_What is expected_:
Pick up the forum thread about proving the divisibility-by-11 and sum-of-two-squares claims and continue it from its last line.

_Text_:

☆ ☆ ☆ ☆ ☆

Prove,using direct arguement, the a four digit number, formed by writing down two digits, and then reversing them, is divisible by 11.

So,for example, 2112, or 3993.

Reply 1

Necro Defain

Hippysnake

Prove,using direct arguement, the a four digit number, formed by writing down two digits, and then reversing them, is divisible by 11.

So,for example, 2112, or 3993.

Let x and a represent these numbers then the number is axxa = a(10^3)+x(10^2)+x(10^1)+a = a(10^3+1)+x(10+100) jaja you get the idea :smile:

Reply 2

Hippysnake

One more- For any pair of numbers, x and y, 2(x^2 + y^2) is the sum of two squarea.

Reply 3

Necro Defain

Hippysnake

One more- For any pair of numbers, x and y, 2(x^2 + y^2) is the sum of two squarea.

Clearly 2(x^2+y^2) = 2x^2 + 2y^2 = (x*sqrt(2))^2 + (y*sqrt(2))^2 ... fairly obvious from there I think :biggrin:

Reply 4

Hippysnake

Necro Defain

Clearly 2(x^2+y^2) = 2x^2 + 2y^2 = (x*sqrt(2))^2 + (y*sqrt(2))^2 ... fairly obvious from there I think :biggrin:

Is that not it? That's the answer right?

EDIT: How can 2x^2 be written as (Root2 x X^2)? It doesn't work.

the answer is 5.

Hippysnake

Is that not it? That's the answer right?

EDIT: How can 2x^2 be written as (Root2 x X^2)? It doesn't work.

☆ ☆ ☆ ☆ ☆

_Raw records_:
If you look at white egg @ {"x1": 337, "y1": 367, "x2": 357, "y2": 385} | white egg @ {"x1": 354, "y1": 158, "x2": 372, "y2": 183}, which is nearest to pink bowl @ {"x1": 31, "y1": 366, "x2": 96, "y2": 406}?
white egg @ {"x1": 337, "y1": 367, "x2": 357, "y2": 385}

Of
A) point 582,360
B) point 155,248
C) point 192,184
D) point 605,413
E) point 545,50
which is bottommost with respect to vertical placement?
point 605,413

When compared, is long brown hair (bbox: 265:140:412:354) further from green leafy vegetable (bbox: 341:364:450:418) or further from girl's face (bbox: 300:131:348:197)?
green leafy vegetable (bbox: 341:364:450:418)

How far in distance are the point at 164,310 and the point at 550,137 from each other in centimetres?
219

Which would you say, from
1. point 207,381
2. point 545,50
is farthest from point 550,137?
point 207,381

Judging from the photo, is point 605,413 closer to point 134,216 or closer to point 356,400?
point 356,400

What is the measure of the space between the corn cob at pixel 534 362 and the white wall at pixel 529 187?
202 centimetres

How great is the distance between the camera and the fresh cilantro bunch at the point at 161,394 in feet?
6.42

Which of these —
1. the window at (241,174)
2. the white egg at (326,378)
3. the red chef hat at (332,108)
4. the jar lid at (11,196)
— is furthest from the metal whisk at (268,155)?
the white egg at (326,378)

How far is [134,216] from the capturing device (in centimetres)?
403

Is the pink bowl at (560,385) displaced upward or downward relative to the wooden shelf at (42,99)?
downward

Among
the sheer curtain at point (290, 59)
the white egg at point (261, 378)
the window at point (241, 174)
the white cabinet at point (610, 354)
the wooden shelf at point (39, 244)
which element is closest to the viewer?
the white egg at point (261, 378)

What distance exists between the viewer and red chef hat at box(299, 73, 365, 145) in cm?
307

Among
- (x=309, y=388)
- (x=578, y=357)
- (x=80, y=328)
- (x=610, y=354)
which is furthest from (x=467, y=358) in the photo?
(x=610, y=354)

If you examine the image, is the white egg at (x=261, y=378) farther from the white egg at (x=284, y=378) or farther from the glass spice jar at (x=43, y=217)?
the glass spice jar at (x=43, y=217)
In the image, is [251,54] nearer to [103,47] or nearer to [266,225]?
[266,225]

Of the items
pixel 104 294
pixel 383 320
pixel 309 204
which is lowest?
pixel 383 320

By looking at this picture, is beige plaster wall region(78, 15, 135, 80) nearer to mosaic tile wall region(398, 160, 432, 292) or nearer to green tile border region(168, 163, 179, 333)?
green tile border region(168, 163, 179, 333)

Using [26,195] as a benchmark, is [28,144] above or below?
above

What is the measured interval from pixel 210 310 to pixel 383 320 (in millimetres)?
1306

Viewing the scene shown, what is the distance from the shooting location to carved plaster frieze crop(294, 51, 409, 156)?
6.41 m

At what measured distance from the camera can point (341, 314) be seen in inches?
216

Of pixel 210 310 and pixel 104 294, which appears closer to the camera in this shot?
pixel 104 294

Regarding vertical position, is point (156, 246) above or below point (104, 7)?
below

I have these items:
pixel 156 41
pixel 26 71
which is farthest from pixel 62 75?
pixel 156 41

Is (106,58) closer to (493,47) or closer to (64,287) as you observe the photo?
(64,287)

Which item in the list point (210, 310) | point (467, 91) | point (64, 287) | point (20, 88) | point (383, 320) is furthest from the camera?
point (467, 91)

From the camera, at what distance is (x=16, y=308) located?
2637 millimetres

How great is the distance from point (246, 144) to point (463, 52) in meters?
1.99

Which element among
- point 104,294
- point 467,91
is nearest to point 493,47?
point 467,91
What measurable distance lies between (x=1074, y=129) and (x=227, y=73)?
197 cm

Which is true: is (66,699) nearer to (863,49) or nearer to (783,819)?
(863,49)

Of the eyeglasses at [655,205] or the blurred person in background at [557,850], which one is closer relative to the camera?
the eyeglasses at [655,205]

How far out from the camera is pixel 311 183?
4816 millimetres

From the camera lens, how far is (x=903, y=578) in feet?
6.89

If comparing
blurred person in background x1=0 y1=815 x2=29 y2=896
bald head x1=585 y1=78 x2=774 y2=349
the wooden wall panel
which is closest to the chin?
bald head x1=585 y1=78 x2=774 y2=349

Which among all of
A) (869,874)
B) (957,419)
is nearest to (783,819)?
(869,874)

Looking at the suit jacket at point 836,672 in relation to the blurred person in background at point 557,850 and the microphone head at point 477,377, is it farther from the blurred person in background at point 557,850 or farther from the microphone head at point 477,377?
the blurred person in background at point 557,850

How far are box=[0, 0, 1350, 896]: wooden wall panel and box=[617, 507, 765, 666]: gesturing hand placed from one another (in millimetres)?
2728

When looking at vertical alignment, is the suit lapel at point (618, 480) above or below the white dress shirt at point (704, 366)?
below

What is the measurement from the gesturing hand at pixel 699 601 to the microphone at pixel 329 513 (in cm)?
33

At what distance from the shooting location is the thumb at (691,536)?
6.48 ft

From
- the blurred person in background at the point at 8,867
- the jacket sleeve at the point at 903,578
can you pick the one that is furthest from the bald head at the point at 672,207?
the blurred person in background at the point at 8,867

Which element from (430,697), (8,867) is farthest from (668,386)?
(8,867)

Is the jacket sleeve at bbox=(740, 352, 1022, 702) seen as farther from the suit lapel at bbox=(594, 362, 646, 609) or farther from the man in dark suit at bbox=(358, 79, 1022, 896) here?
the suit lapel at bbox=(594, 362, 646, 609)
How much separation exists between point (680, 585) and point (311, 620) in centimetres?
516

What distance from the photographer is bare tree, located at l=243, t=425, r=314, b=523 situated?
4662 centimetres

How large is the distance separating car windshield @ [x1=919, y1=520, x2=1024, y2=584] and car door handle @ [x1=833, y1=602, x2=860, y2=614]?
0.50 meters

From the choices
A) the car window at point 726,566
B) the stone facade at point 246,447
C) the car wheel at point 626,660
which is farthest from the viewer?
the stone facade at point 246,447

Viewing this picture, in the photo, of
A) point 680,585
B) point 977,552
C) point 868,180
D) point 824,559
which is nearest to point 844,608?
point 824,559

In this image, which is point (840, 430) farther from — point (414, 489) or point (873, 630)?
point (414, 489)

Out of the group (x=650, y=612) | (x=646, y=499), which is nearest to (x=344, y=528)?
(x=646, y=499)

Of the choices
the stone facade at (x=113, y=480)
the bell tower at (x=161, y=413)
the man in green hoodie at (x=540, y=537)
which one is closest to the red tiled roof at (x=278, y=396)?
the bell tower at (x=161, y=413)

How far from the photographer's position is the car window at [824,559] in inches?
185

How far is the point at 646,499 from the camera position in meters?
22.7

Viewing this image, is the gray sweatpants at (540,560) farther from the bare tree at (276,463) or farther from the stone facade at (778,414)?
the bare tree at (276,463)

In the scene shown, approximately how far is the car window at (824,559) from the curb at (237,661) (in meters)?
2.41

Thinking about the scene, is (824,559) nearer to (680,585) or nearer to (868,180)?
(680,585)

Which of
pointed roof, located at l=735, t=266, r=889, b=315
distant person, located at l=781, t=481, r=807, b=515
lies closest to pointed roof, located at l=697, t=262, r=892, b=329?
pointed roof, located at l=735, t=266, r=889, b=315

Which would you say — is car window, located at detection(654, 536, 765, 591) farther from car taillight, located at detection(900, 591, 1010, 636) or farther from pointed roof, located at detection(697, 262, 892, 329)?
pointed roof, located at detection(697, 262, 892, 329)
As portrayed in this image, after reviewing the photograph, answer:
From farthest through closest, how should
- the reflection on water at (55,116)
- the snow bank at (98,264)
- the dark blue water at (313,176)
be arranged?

☆ ☆ ☆ ☆ ☆

_Response to this exercise_:
It's (root2 x X)^2, kinda hard to write that out but Idk how to use latex well

Reply 7

Hippysnake

Necro Defain

It's (root2 x X)^2, kinda hard to write that out but Idk how to use latex well

If you expand that though do you not get something completelt different? And neg to the other guy for being a ****.

Reply 8

Necro Defain

Hippysnake

If you expand that though do you not get something completelt different? And neg to the other guy for being a ****.

Nope... (root(2)*x)^2 = (root(2))^2 * (x)^2 = 2x^2 :smile:

Reply 9

stevencarrwork

Any number is divisible by 11 if the 1st, 3rd, 5th digits add up to the sum of the 2nd, 4th, 6th digits etc, or the difference is a multiple of 11.

Ie 15323 is divisible by 11 because 1+3+3 = 5+2

Obviously the rule can be extended to any size integer.

Reply 10

stevencarrwork

Hippysnake

One more- For any pair of numbers, x and y, 2(x^2 + y^2) is the sum of two squarea.

So for 1 and 1, 4 is the sum of two squares?

I think they have to be different numbers.

I usually stick in a pair of numbers to see if I can see a pattern.

3 and 2 gives us 26, which is 5^2 + 1^2. There is a pattern there.

Reply 11

meatball893

Necro Defain

Clearly 2(x^2+y^2) = 2x^2 + 2y^2 = (x*sqrt(2))^2 + (y*sqrt(2))^2 ... fairly obvious from there I think :biggrin:

A square is usually a square of an integer...

OP:
I wish I could be more help, but I can't without giving it away. Just experiment writing 2(x²+y²) in different ways.

Reply 12

Hippysnake

meatball893

A square is usually a square of an integer...

OP:
I wish I could be more help, but I can't without giving it away. Just experiment writing 2(x²+y²) in different ways.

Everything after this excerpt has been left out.